Typisch ist bei diesem Tätertyp, dass er sich Lügen geschickt zurechtlegt und wohl durchdacht und ohne emotionale Regungen argumentiert. Der Interviewer darf sich bei der Befragung keine wesentlichen Fehler erlauben und sollte über eine sehr gut trainierte Wahrnehmung verfügen. Andernfalls wird die Überführung eines solchen Täters in einem Fraud-Gespräch kaum gelingen. Daher sollte der Interviewer in forensischer Gesprächstechnik fundiert geschult sein. Ebenso wird die forensische Fragetaktik einem Personaler helfen, diesen Menschentyp bereits im Bewerbungsverfahren zu erkennen.
Bei herkömmlichen Straftaten ist der rationale Tätertyp weitaus einfacher zu erkennen, als in seiner Rolle als schwarzes Schaf innerhalb eines Unternehmens.

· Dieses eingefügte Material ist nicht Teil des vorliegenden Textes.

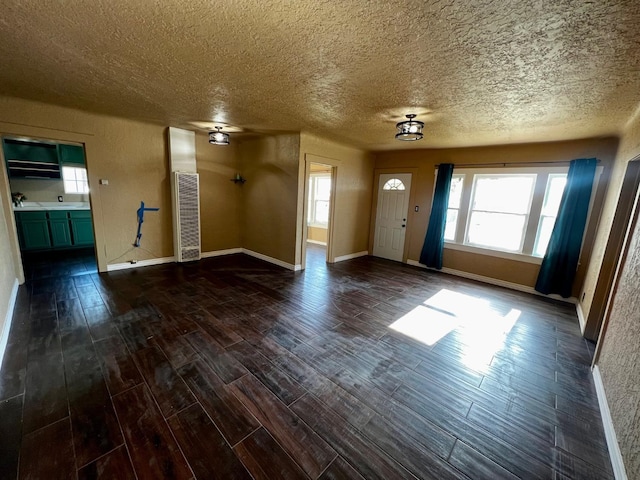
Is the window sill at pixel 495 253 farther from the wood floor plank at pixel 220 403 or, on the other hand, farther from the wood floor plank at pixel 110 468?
the wood floor plank at pixel 110 468

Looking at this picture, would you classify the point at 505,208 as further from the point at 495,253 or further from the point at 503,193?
the point at 495,253

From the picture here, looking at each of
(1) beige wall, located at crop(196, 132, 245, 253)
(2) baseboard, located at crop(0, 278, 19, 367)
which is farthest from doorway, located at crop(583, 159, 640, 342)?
(1) beige wall, located at crop(196, 132, 245, 253)

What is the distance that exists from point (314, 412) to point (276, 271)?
318 cm

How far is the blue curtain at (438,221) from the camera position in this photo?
4.97 metres

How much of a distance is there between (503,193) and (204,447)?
544 cm

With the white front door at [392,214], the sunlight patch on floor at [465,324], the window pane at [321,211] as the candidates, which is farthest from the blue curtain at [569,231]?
the window pane at [321,211]

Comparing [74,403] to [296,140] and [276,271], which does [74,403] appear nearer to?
[276,271]

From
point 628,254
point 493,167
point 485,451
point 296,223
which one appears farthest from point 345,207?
point 485,451

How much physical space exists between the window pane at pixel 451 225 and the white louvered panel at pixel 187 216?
4965 millimetres

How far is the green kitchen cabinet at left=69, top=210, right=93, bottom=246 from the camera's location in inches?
207

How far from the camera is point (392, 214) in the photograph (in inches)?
233

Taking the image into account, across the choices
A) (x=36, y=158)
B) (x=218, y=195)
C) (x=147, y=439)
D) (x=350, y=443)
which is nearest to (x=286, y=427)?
(x=350, y=443)

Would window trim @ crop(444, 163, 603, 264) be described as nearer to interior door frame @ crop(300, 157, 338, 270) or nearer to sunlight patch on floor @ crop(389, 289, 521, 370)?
sunlight patch on floor @ crop(389, 289, 521, 370)

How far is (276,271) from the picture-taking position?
4.77 meters
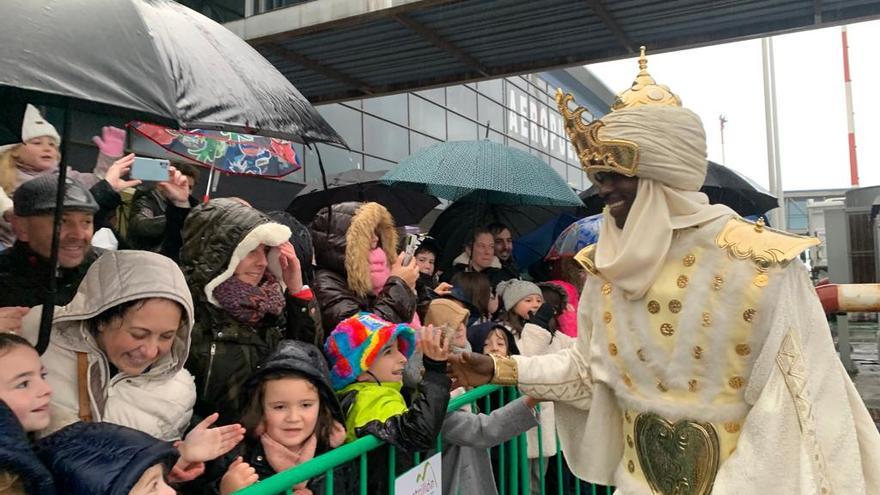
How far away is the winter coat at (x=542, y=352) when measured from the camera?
3.71m

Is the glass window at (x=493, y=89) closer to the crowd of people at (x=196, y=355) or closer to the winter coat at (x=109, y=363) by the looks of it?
the crowd of people at (x=196, y=355)

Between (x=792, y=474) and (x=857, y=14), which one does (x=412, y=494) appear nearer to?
(x=792, y=474)

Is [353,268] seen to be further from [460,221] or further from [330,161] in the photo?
[330,161]

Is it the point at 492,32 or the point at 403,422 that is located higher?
the point at 492,32

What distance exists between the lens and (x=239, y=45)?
7.60 ft

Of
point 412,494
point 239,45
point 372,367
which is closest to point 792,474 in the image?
point 412,494

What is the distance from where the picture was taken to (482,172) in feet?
16.4

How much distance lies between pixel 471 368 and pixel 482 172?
2.65 meters

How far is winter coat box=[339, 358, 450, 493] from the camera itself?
2377 millimetres

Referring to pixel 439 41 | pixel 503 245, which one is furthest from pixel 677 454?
pixel 439 41

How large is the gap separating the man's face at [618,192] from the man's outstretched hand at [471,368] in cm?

Der rationale Tätertyp tritt in Krimis zum Beispiel als Mörder (Habgier, Auftragskiller, Mordlust), Berufsverbrecher oder Gewalttäter in Erscheinung. In der alltäglichen Berufswelt hingegen ist sein Wirken wesentlich subtiler.
Der emotionale Tätertyp
Auch der emotionale Tätertyp ist im Berufsalltag oft nicht einfach zu erkennen. Dies deshalb, weil dieser Tätertyp, im Gegensatz zum rationalen Tätertyp, meist nur über ein geringes Maß an krimineller Energie verfügt und nur durch das Auftreten von Ausnahmesituationen zum Täter wird. Bei diesem Tätertyp stehen rein emotionale Aspekte wie Wut, Hass, Rache, Eifersucht oder Verzweiflung im Vordergrund. Bei der forensischen Befragung muss daher die Herangehensweise eine komplett andere sein, als dies beim rationalen Tätertyp der Fall ist.

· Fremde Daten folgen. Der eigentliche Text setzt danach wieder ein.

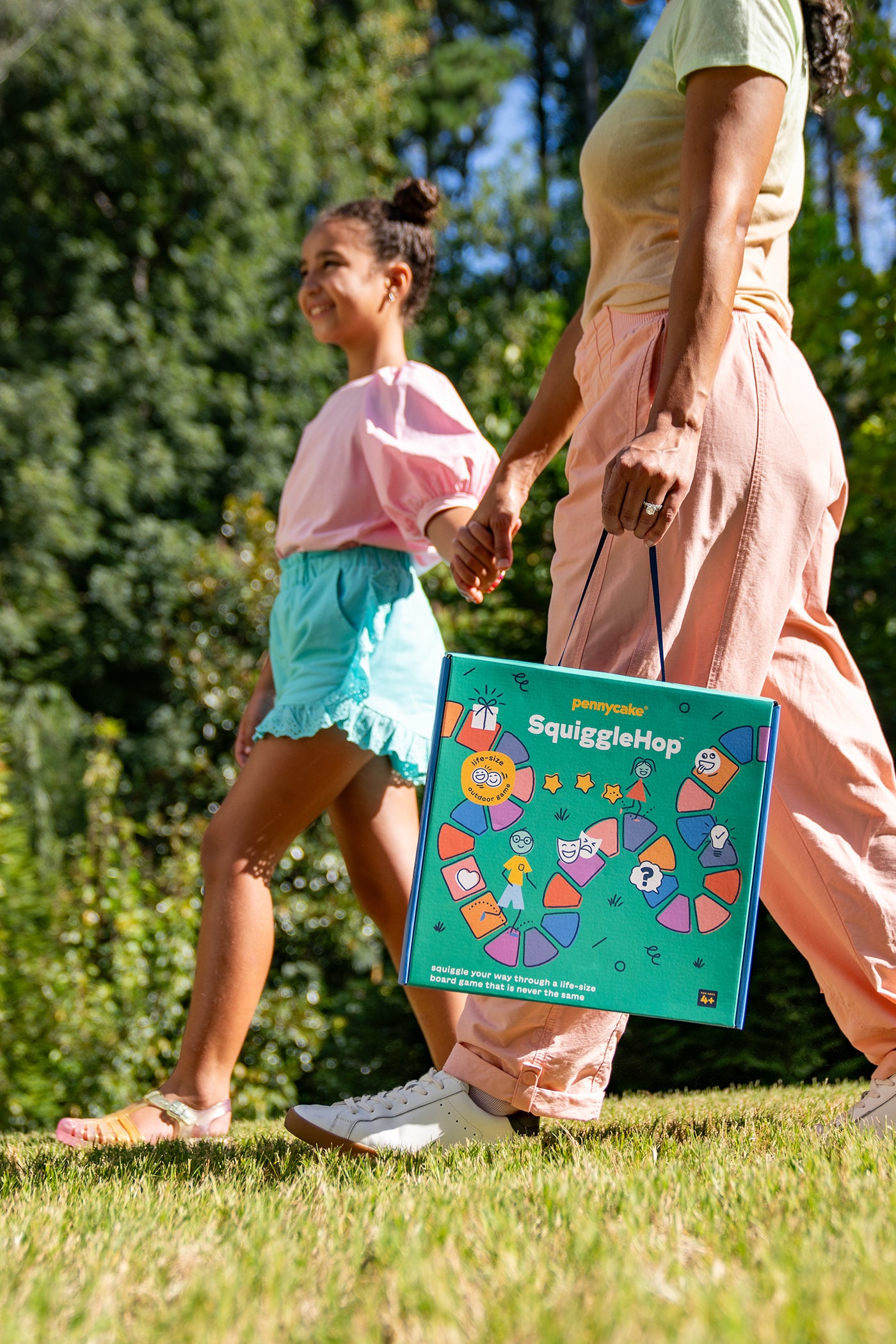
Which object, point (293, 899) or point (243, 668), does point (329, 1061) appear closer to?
A: point (293, 899)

Es ist daher auch ein gängiger Fehler bei der Durchführung von Audits sich an ein Schema F zu halten, das man chronologisch abarbeitet. Unternehmen sollten Ihre Compliancestrukturen sowohl auf die Erkennung der unterschiedlichen Tätertypen, als auch auf die richtige Vorgehensweise bei der Befragung optimieren. Um dies entsprechend in die Tat umsetzen zu können, sollte die professionelle Hilfe einer kriminalistischen Unternehmensberatung in Anspruch genommen werden.